Stan grunted acknowledgement from his computer without skipping a keystroke.
“Can you write a program to do the same thing Brad here is doing?” Fisher asked.
That brought Stan’s fingers to a halt as he contemplated the challenge. “I dunno, Lou, it’s not the same thing as when we’re on our own server ... you know, where we have total control over every single piece of the data being trafficked back and forth. I mean, Facebook, MySpace, Hi5, Twitter, Yahoo—each one of those sites is totally different, and we’re strictly limited to what we can access via a browser.”
Fisher said nothing. He understood Stan well enough by now to know the propeller on his head just needed to spin a few more times in order to start crunching out possible solutions. “Then again,” Stan mused, “I could write a custom plug-in that would automatically cut and paste data to the chat from a special inferencing engine that’s running in parallel under the covers.” His face brightened as the light bulb over his head went on. “Yeah, yeah ... that would do it, and of course we already have all the code for natural language processing and for simulating human dialog, including variations on dialect, age, gender, etc.” He turned to us and tried to look stern, but you could just see how he was busting out with pride at his own cleverness. “Naturally, I would need an exact set of rules to follow.”
“No problemo,” said Fisher, jerking a thumb my way. “Brad’ll write down the steps he follows ... and while we’re at it, let’s see if we can figure out a way to make this work on women too. I don’t want a congregation that’s nothing but horny teenage males.”
Fisher needn’t have worried. We soon discovered lures and come-ons that worked even better on women, although unlike the one-track sex-obsessed minds of the boys, the algorithms Stan had to program for chicks were much more complex. They didn’t follow boys into Phasmatia, for instance, but they did follow other girls. I think in general women are more spiritual than men, and that explains why today a majority of the Phasmatian priesthood and general membership are female. Of course, I like to think the gender-neutral and egalitarian dogma of The Sacred Text helped—the one place where my skills for writing ad copy really paid off. In fact, once we saw the groundswell of female supporters, we soon took to referring to The Universal Spirit as “She.” That’s why I find it so ironic that all my pro-feminist efforts only ended up helping to stock Sky Fisher’s harem with willing sex-slaves.

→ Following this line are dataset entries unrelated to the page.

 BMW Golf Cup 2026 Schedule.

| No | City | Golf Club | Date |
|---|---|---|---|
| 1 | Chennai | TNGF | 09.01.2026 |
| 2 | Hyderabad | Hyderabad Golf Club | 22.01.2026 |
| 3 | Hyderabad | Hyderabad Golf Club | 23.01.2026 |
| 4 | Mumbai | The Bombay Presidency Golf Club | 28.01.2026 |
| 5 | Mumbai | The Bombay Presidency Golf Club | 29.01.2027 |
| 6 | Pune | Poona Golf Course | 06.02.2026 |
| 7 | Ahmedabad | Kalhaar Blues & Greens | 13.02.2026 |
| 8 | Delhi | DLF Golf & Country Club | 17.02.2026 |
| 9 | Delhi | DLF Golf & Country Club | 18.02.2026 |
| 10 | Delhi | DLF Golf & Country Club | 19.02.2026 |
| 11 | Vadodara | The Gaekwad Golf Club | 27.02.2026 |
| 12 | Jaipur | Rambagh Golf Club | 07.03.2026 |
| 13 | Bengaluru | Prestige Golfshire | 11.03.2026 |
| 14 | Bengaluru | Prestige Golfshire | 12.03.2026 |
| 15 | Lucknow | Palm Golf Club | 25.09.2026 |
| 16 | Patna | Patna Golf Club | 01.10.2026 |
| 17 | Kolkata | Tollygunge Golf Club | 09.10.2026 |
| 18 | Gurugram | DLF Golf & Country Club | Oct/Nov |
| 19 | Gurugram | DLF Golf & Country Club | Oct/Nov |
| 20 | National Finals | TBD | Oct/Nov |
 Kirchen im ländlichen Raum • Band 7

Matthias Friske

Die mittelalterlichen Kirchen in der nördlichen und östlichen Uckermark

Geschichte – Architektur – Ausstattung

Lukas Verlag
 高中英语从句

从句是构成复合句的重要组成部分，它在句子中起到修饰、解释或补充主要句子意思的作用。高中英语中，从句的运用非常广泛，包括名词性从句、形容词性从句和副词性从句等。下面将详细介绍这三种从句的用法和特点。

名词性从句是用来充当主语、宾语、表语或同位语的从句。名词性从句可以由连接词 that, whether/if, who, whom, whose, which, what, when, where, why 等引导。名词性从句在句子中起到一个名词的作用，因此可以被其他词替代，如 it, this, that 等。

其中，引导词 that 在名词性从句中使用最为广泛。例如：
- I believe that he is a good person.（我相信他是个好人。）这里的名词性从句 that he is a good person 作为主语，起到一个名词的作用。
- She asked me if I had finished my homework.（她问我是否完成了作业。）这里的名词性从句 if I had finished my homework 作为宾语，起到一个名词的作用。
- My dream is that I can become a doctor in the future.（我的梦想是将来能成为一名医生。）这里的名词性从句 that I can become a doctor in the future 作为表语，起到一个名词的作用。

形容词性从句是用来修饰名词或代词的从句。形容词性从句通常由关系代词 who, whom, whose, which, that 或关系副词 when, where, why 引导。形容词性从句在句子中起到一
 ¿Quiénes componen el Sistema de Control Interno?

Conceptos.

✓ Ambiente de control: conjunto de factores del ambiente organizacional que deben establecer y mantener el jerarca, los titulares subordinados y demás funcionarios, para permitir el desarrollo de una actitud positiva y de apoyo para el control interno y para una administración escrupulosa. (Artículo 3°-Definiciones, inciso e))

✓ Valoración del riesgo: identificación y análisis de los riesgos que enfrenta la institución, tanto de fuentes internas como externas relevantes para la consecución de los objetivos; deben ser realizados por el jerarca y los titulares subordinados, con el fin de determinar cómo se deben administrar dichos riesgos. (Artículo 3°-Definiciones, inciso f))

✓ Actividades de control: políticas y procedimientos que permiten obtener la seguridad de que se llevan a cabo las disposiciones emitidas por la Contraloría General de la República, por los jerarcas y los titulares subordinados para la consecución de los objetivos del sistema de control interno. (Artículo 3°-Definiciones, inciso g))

Within a week we had launched the equivalent of a robot army, crawling all over the internet and creating an artificial buzz about the Phasmatian web site. Initially the growth, although steady, was still slow. The amount of time people were spending on the web site was sparse, and most dropped out and never returned. But then, shazam, things seemed to reach some kind of critical mass, and abruptly our popularity began to grow exponentially. I won’t pretend to fully understand how exactly we caught on, even with the crystal-clear vision of hindsight. I mean, why do hula hoops and Texas Hold ’em Poker suddenly become international crazes, while other ideas, better designed or more intrinsically appealing, fall by the wayside? Naturally, Fisher was quick to puff up his chest and start pontificating about the psychology of viral marketing, but I know for a fact the bastard didn’t really have a clue either.
Nor did we have time to start pondering and analyzing what had inexplicably gone right. Having caught the wave, all of a sudden we were being pulled along at breakneck speed on the ride of our lives. The demands on our time became huge. Stan was constantly debugging code, upgrading functionality, and expanding his racks of servers to keep up with the growing numbers of users. And I was now being asked a thousand questions by our burgeoning flock of cyberfollowers about the esoterica of the Phasmatian dogma. Well, usually not me specifically—the questions were being directed to our virtual priests (although I would regularly assume the role of a priest and wander amongst the faithful, so to speak, chatting directly with them.)